Questa notizia mi fece letteralmente sobbalzare. Rintracciai l'autore di
quella monografia, e questi mi rivelò che per la premura di pubblicare
il libro, si era basato su materiale di seconda mano. Cominciai allora
ad indagare, ma nessuno ne sapeva niente. Sembrava che non ci fosse stata
barba di storico a raccontare questa strana vicenda, finché nella
biblioteca comunale di Porto Empedocle non mi imbattei nell'opera del Picone,
il quale dedicava due pagine all'accaduto, raccontando la cosa tutta dalla
parte del potere. Successivamente mi sono tornati utili due libri sul Settecento
siciliano, pubblicati da Sellerio, dove ho letto che questo Zosimo era
un contadino terribile, abituato a bere vino con polvere da sparo. Visto
però che non trovato granché, ho pensato bene di inventarmi
di sana pianta questa storia».
Ma che struttura ha dato al suo libro, visto che lei, relativamente
ai romanzi storici, ha sempre scelto un impianto particolare: Il birraio
con una ricerca temporale ben precisa, La concessione del telefono con
il misto di epistolario e le cose dette...

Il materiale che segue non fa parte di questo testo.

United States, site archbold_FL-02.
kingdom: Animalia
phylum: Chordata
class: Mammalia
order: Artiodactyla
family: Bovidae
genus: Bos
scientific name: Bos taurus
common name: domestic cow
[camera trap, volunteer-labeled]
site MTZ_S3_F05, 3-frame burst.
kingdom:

«La struttura è abbastanza singolare: nella prima parte,
che ho veramente inventato ab imo, ho cercato di immaginare come Zosimo
fosse stato concepito, e quindi tutte le peripezie che avrebbero portato
alla sua nascita. Di seguito ho inserito alcuni cenni sulla sua infanzia
e sulla giovinezza, come in una vera opera di storia, e così di
seguito. Ho lavorato su questo romanzo per cinque anni e mezzo, ma alla
fine penso di avere trovato la forma giusta».

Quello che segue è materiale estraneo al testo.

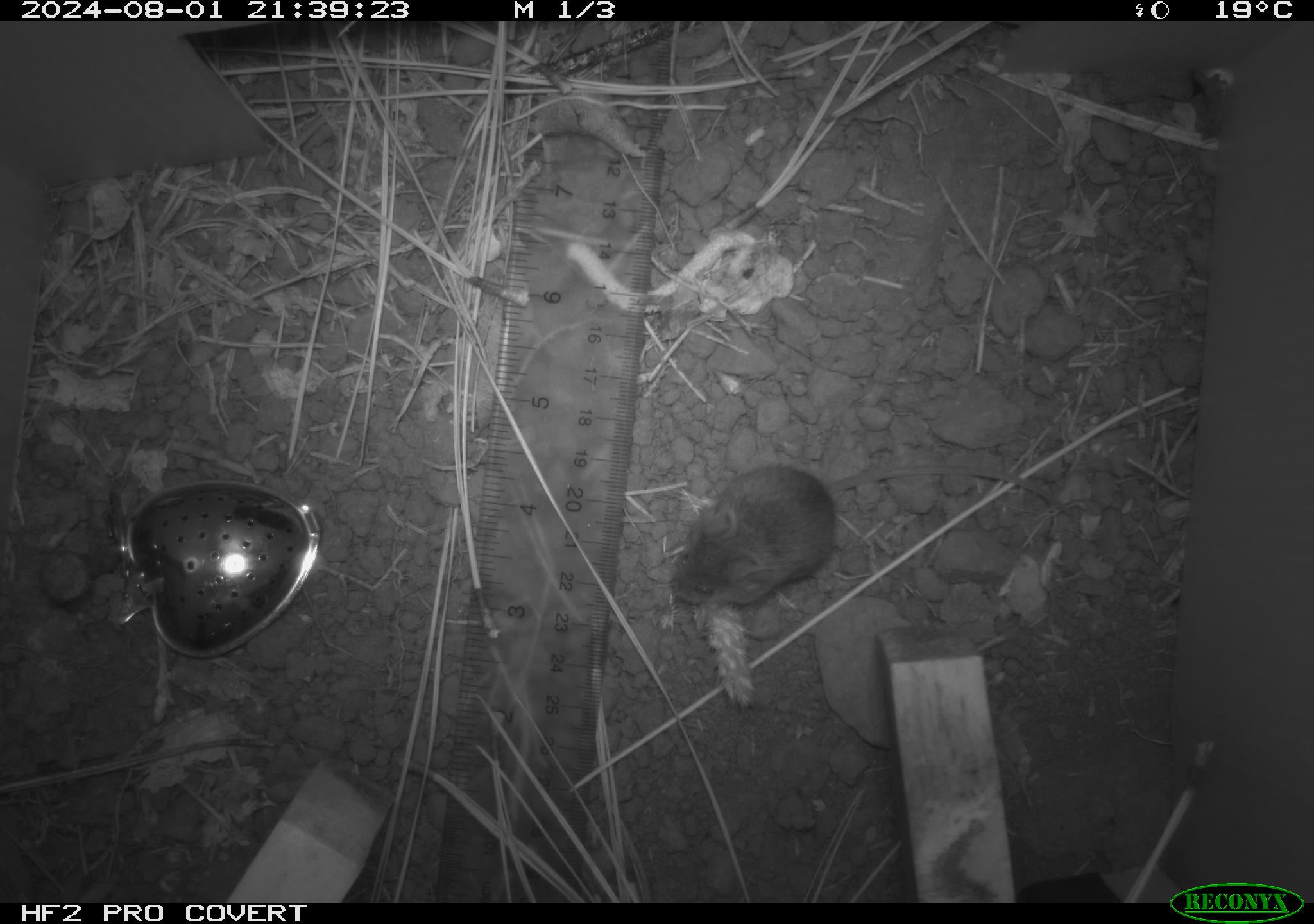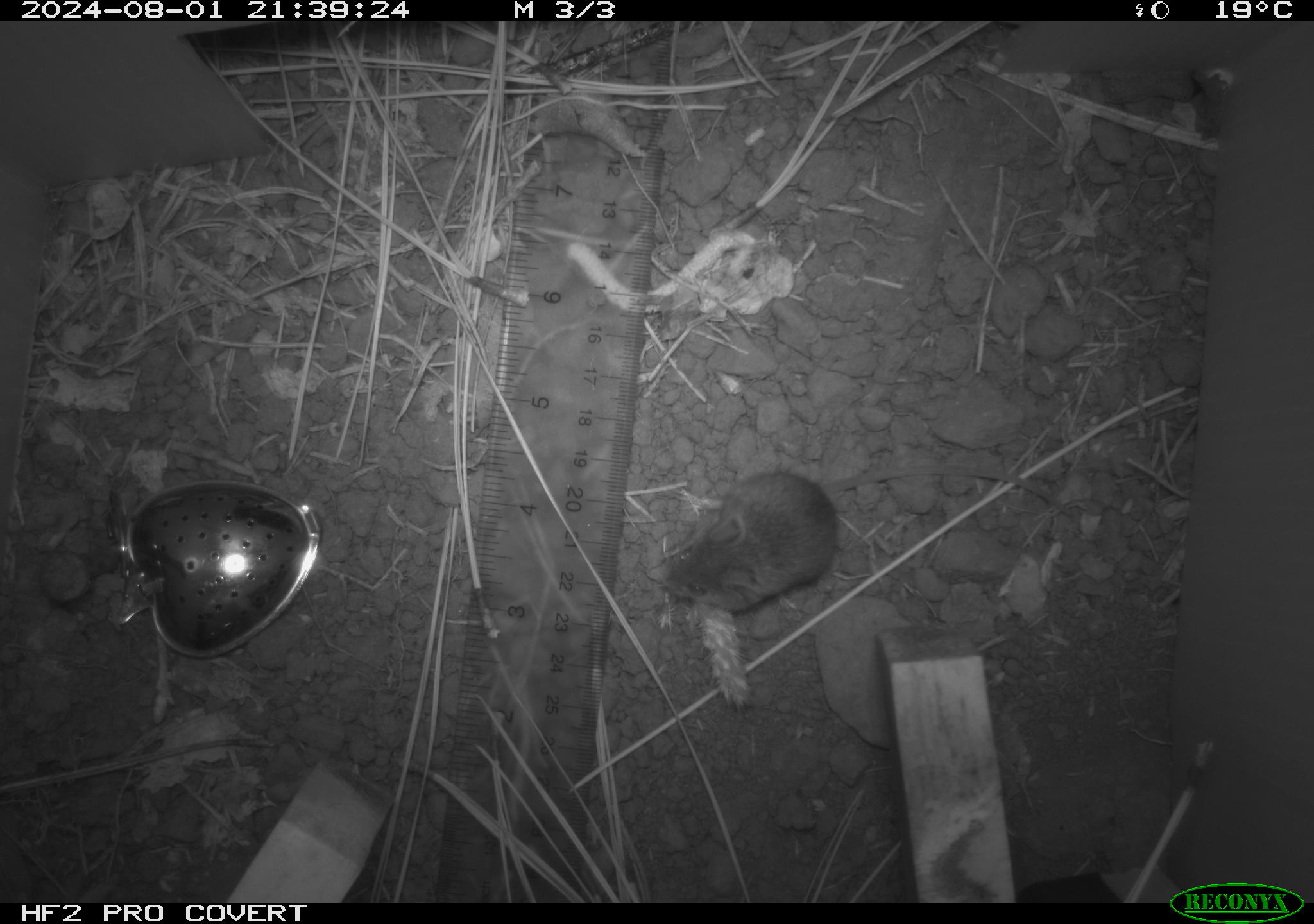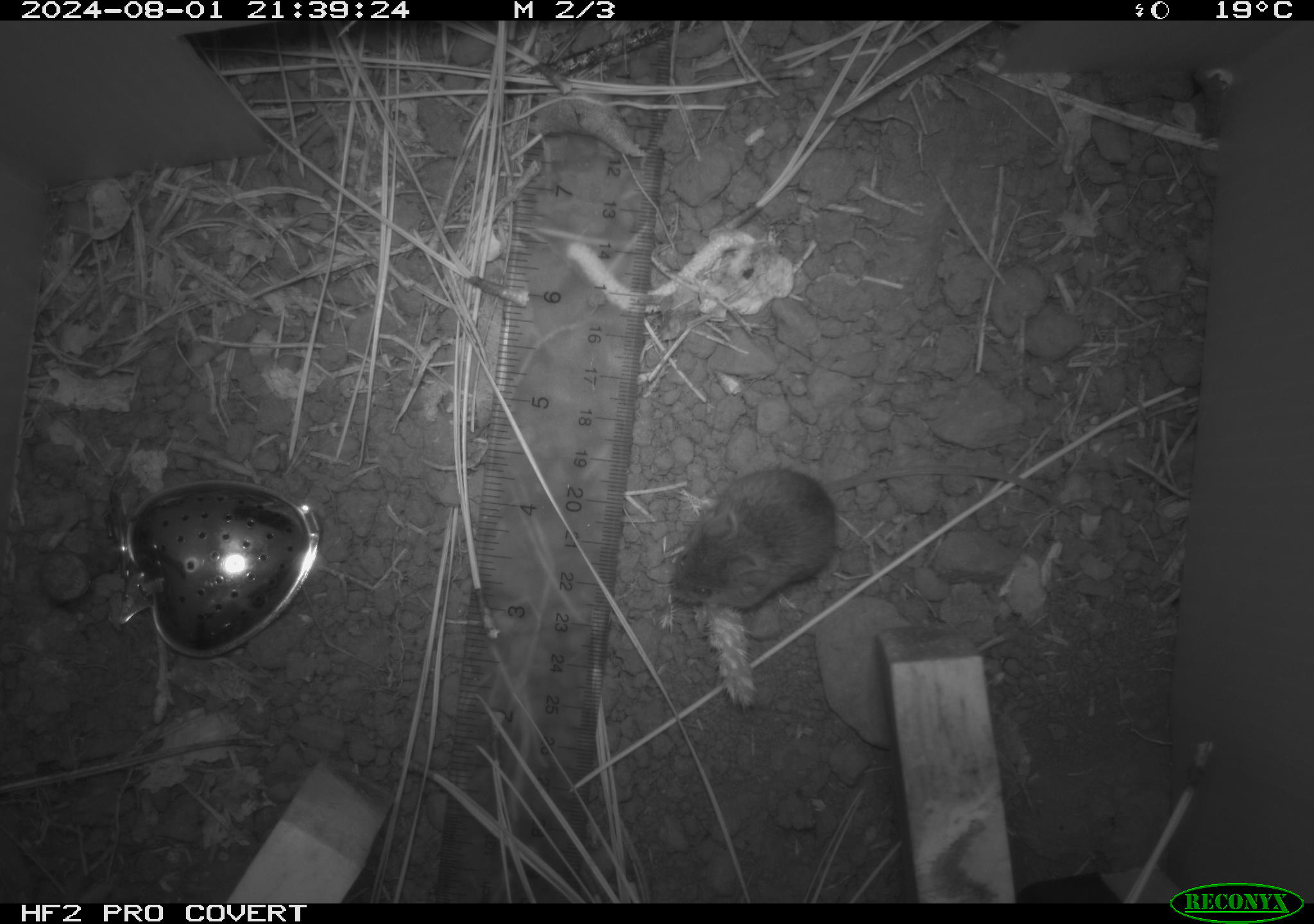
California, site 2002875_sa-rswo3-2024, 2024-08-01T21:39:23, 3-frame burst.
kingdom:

Ha affrontato problemi di ordine linguistico, visto che la vicenda
è ambientata nel Settecento, e per di più il protagonista
è un contadino?
«La mia è stata una ricerca dura e faticosa, considerato
che finora ho utilizzato, nel caso di Montalbano e dei protagonisti dei
precedenti romanzi storici, un linguaggio piccolo e medio borghese. Il
linguaggio contadino invece è diverso; quello della fine del Seicento
poi è ancora più diverso. Il problema è stato dunque
di renderlo in un modo che ne conservasse la forza, e però guadagnasse
in comprensibilità. All'inizio del libro faccio ricorso ad un siciliano
con commistioni spagnole, mentre nella seconda parte campeggia un siculoitaliano,
che rispecchia la parlata dei contadini».
Quest'operazione richiama in un certo senso la traduzione che Pirandello
fece del Ciclope di Euripide. Si è per caso servito di quel testo?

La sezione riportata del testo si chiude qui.